◆ Data records:
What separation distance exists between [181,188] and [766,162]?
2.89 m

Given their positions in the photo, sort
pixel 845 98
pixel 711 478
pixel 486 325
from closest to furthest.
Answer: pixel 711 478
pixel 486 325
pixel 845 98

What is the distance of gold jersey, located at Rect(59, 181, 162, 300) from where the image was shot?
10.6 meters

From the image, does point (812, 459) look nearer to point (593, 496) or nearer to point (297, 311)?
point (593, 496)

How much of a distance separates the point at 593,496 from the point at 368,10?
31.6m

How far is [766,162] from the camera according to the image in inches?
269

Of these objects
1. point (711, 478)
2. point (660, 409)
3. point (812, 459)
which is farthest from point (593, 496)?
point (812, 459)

◆ Set exercise: Show the data once more, exactly as it was written.

◆ Written response:
What separation distance exists between [181,188] and [766,162]?
2.89 m

Given their positions in the photo, sort
pixel 845 98
pixel 711 478
pixel 486 325
from closest to furthest.
Answer: pixel 711 478
pixel 486 325
pixel 845 98

What is the distance of gold jersey, located at Rect(59, 181, 162, 300) from where the image was shot?
10.6 meters

From the image, does point (812, 459) look nearer to point (593, 496) or nearer to point (297, 311)?
point (593, 496)

How much of a distance separates the point at 593,496 from the point at 368,10?
31.6m

How far is [766,162] from the camera according to the image in inches?
269

Of these objects
1. point (711, 478)
2. point (660, 409)
3. point (812, 459)
which is farthest from point (593, 496)?
point (812, 459)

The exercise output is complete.